Problem to solve:
Leave the images out, and otherwise write out each entry exactly.

Extracted entries:
^^^^^^^^^^^^^^^^

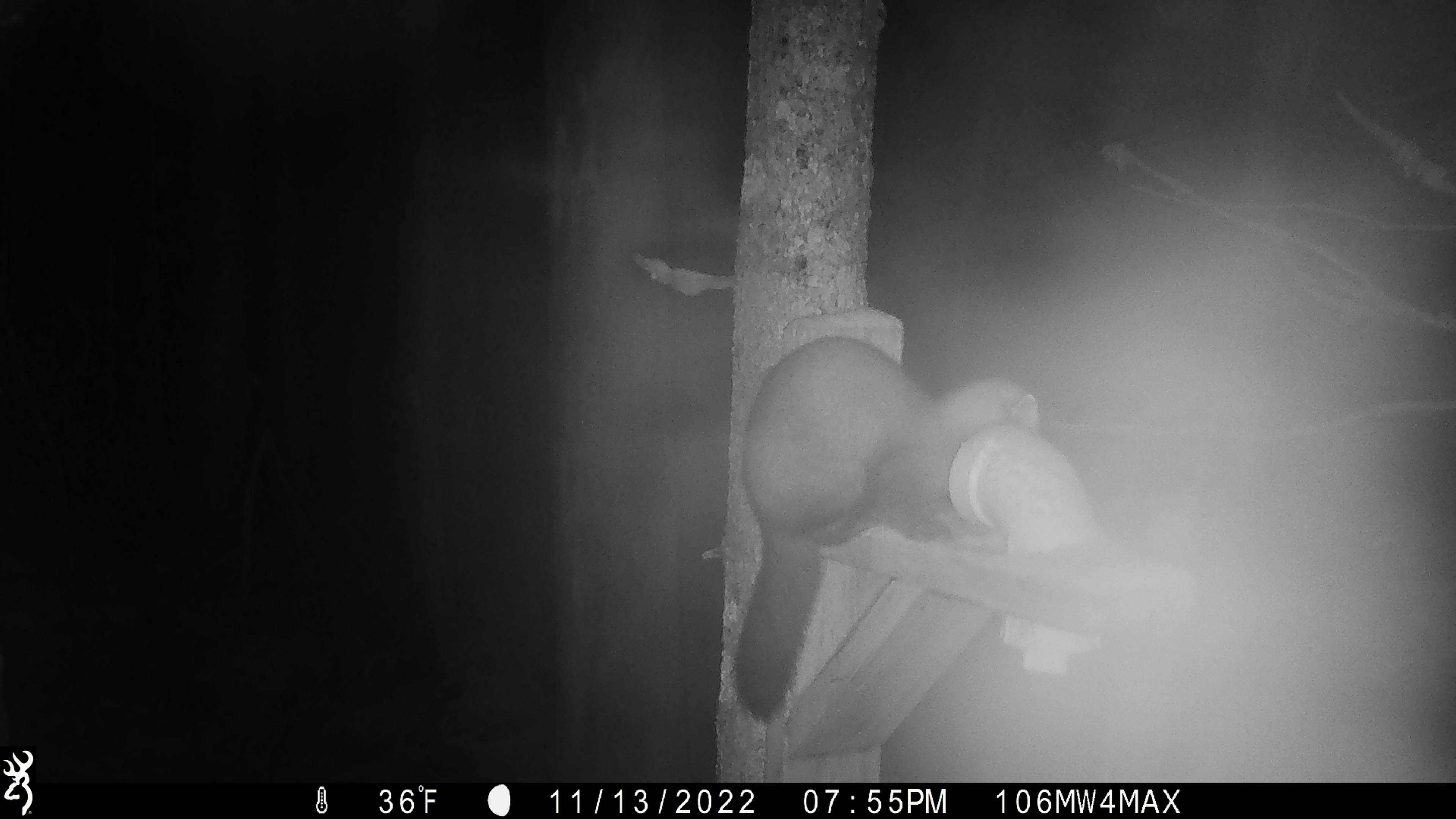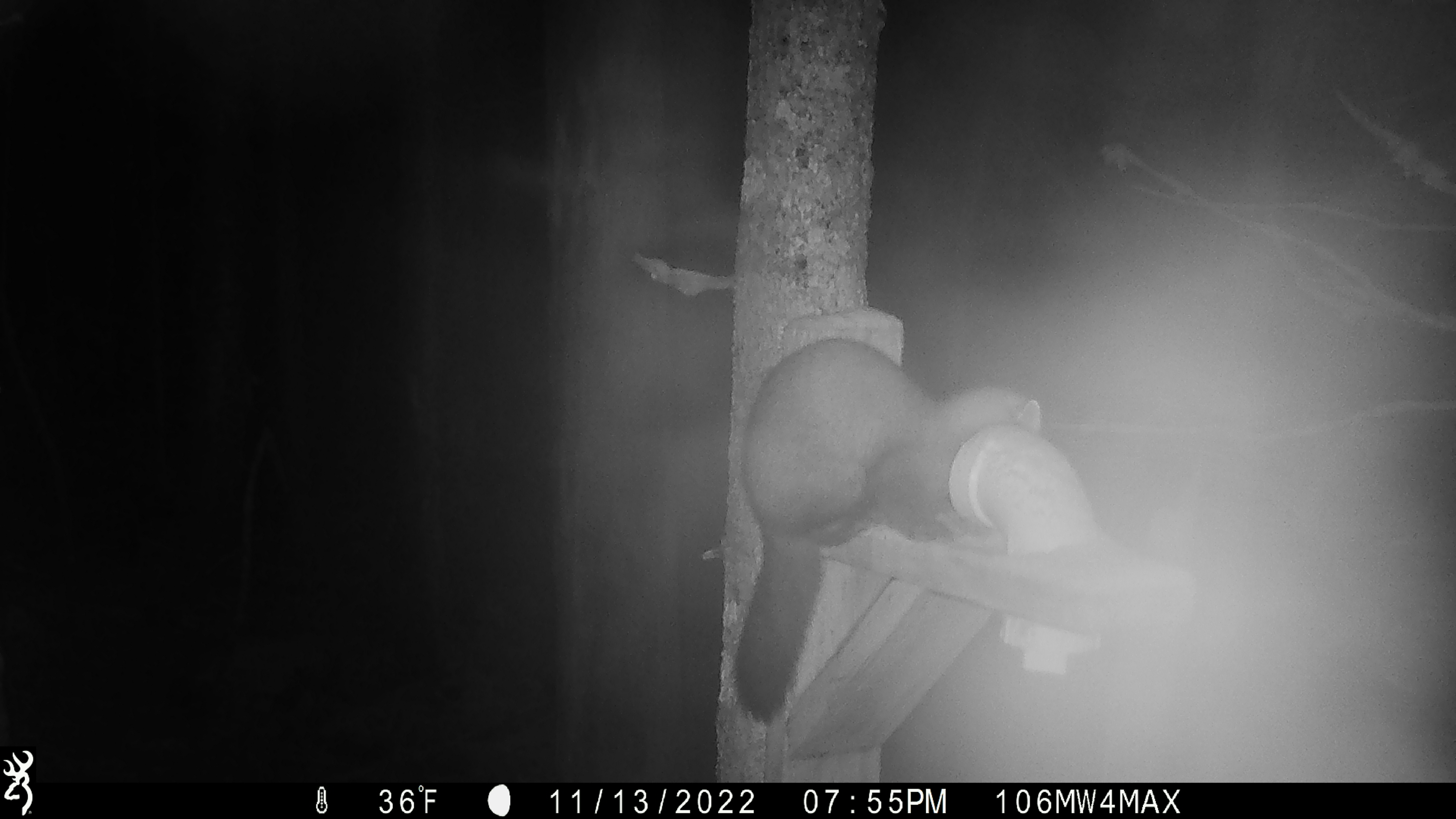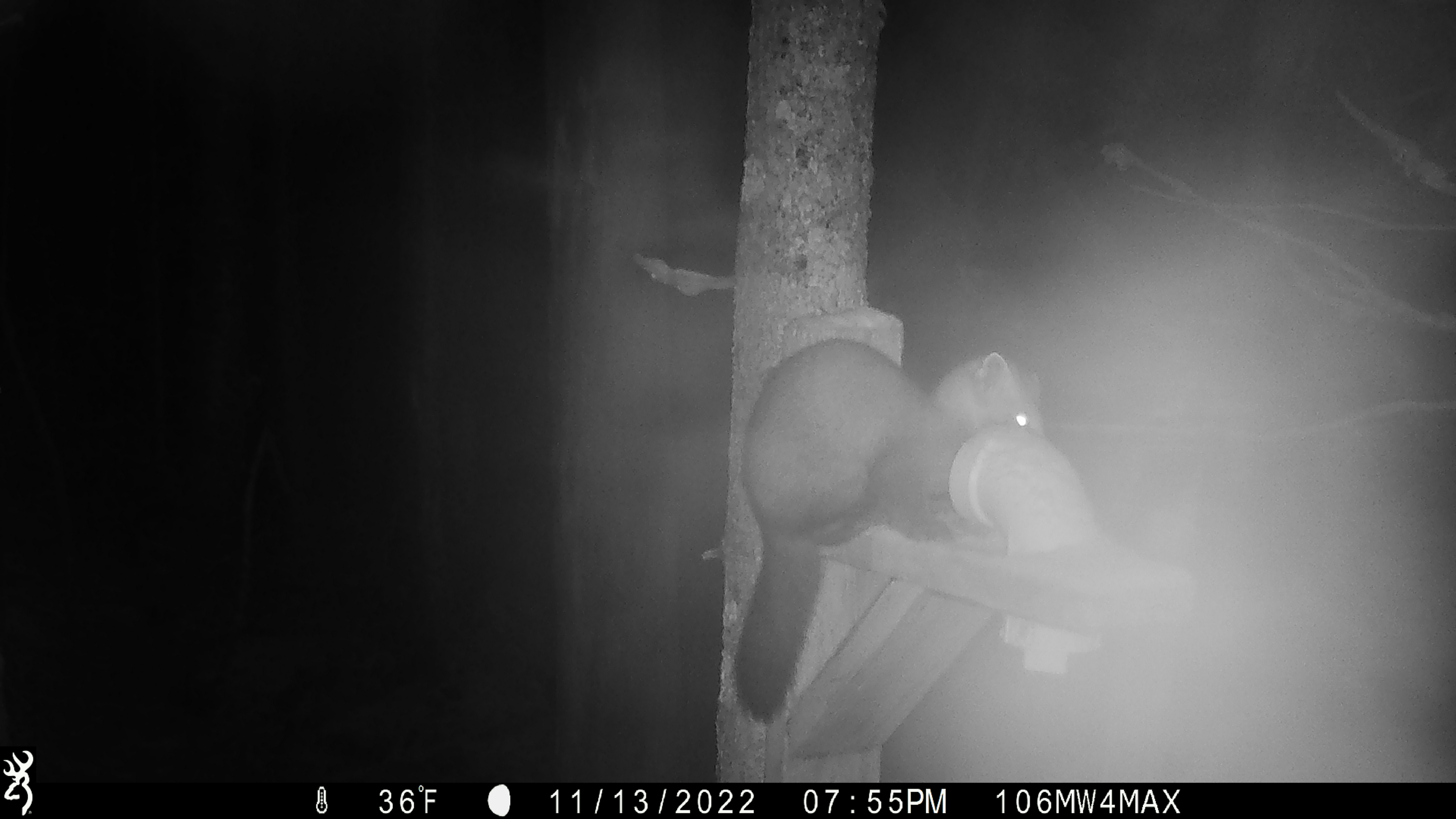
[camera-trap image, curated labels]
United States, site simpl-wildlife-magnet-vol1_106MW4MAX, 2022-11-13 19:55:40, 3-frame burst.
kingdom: Animalia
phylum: Chordata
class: Mammalia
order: Carnivora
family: Mustelidae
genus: Martes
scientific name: Martes americana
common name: american marten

^^^^^^^^^^^^^^^^

Response for this exercise:
[camera-trap image, curated labels]
United States, site simpl-wildlife-magnet-vol1_106MW4MAX, 2022-11-13 19:55:40, 3-frame burst.
kingdom: Animalia
phylum: Chordata
class: Mammalia
order: Carnivora
family: Mustelidae
genus: Martes
scientific name: Martes americana
common name: american marten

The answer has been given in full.